The likelihood of the US Federal Reserve cutting interest rates soon is fading, as the world's largest economy has just received a series of better-than-expected economic data, along with new comments from policymakers.
Economic growth is steady if not rising, while inflation remains a constant. Meanwhile, central banks remain reluctant to cut interest rates, and few even think they might be willing to raise rates if inflation worsens.
A slew of better-than-expected economic data, along with fresh commentary from policymakers, are suggesting that easing is unlikely in the near term. Traders this week repriced futures contracts on the assumption that interest rates will not be cut in September, and expect only one rate cut later this year.
The market reaction has been less than pleasant. Stocks suffered their worst day of 2024 on May 22, and the Dow Jones Industrial Average snapped a five-week winning streak heading into the Memorial Day holiday.
Over the past week or so, the message has been pretty clear: Economic growth is at least steady, if not accelerating, while inflation is looming as consumers and policymakers remain wary of high living costs.
For example, weekly jobless claims have slowed after hitting their highest level since late August 2023 a few weeks ago, suggesting the pace of layoffs is slowing. Then a survey released this week also showed stronger-than-expected expansion in both the services and manufacturing sectors, and purchasing managers reported stronger inflation.
No reason to cut interest rates
The figures came a day after the release of minutes from the Federal Open Market Committee (FOMC)'s most recent meeting, which showed central banks still lack confidence in cutting interest rates. Fed Governor Christopher Waller said earlier this week that he would need data showing inflation had been falling for several months before deciding to cut rates.

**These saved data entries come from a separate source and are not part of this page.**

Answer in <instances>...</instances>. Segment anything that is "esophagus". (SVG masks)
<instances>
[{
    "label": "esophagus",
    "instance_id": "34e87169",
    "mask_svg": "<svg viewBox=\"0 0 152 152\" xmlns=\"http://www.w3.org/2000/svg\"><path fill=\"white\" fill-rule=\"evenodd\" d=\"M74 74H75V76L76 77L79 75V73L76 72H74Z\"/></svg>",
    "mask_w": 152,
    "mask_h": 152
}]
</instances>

Taken together, there is little reason for the Fed to ease policy at this point. “The recent Fed speech and the May FOMC minutes make it clear that given the fact that inflation surprised this year and economic activity remains solid, the likelihood of a rate hike at this point is low,” said Bank of America (BofA) economist Michael Gapen.
“There seems to be a strong consensus that policy is within a narrow range and therefore no further rate hikes are needed,” the expert added. BofA believes the Fed could wait until December to start cutting rates.
Some participants at the most recent FOMC meeting even wondered whether “higher interest rates would have a smaller impact than in the past,” the minutes said.
Data to be released soon
Economists like Mr. Gapen and others on Wall Street will be closely watching the data coming out next week, when the Commerce Department releases its monthly report on personal income and spending, which will include the Personal Consumption Expenditures Price Index (PCE), the Fed’s top inflation measure.
The unofficial consensus is for a monthly increase of 0.2% to 0.3%, but even that relatively muted increase may not give the Fed much confidence to cut. At that pace, annual inflation would likely be just 3%, or still well above the Fed’s 2% target.
“If our forecast is correct, year-over-year inflation will fall only a few basis points to 2.75%, with little sign of inflation retreating to the Fed’s target,” Gapen said.
If at the beginning of this year, traders predicted that the Fed would have at least six interest rate cuts, then through the re-pricing in the session on May 24, they showed their expectation that there is a 60% chance that the US institution will only adjust interest rates once this year.
The Fed's benchmark federal funds rate has been at 5.25-5.50% since last July.
“We continue to view rate cuts as optional, which reduces the urgency,” said Goldman Sachs economist David Mericle. “While the Fed leadership appears to share our view of the inflation outlook and may be open to cutting, some FOMC members appear more concerned about inflation and are reluctant.”